On appeal, the plaintiff argued—and the trial court found—that Nationwide had acted in bad faith by repairing the vehicle rather than declaring it a total loss. While the parties agreed that the repair shop had performed poor work on the vehicle, they disputed Nationwide’s role in and knowledge of that repair work. The Superior Court conducted a thorough review and provided a detailed summary of the underlying record, concluding that: (1) the record does not support the trial court’s finding that the repair shop issued a repair estimate only after Nationwide vetoed its total loss appraisal; (2) the record contains no evidence that the vehicle was damaged beyond repair; (3) the record contains no evidence that Nationwide had actual knowledge of the vehicle’s condition upon its return to the plaintiff; and (4) Nationwide’s conduct subsequent to its knowledge of the vehicle’s condition—including its conduct during the subject litigation—was not a bad faith effort to cover up its alleged prior misdeeds. The court considered that the trial court had engaged in a limited and “highly selective analysis” of the facts and “drew the most malignant possible inferences from the facts it chose to consider.” It also considered that the trial court had ignored pertinent claim log entries, speculated on certain matters, erroneously characterized the evidence, and inappropriately considered the length of the litigation and amount of attorneys’ fees expended by Nationwide. The court noted that the plaintiff had the right to zealously prosecute her case, just as Nationwide had the right to defend itself if it believed its employees had not acted in bad faith, and that a court “cannot arbitrarily impose a time limit on the time and resources an insurer spends in defending a bad faith action.”

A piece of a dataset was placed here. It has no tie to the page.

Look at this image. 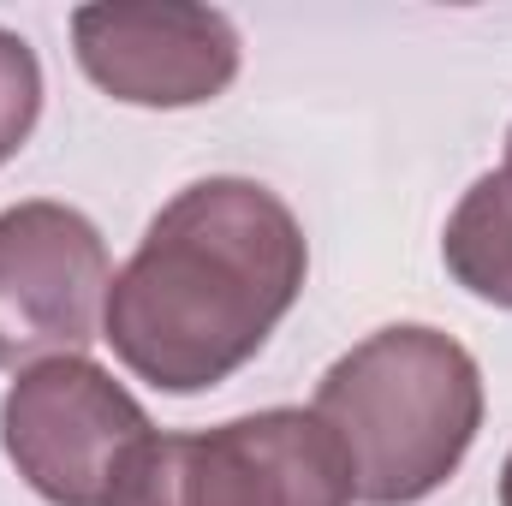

Finally, the Superior Court devoted a considerable portion of its opinion to discussing the trial court’s “failure to limit [its] analysis to the facts of this case and applicable law.” The trial court’s opinion included multiple sections regarding the insurance industry in general, the psychology of choosing an insurer and insurance policy, insurers’ cost containment concerns, advertisements used by insurers, and the relative wealth and power of an insurer when compared to its insured. The Superior Court noted that a court must base its decisions on the facts and merit of the case before it, not its general perception of a party or industry. The court acknowledged the high standard governing its review and commented that it had not reached its decision lightly.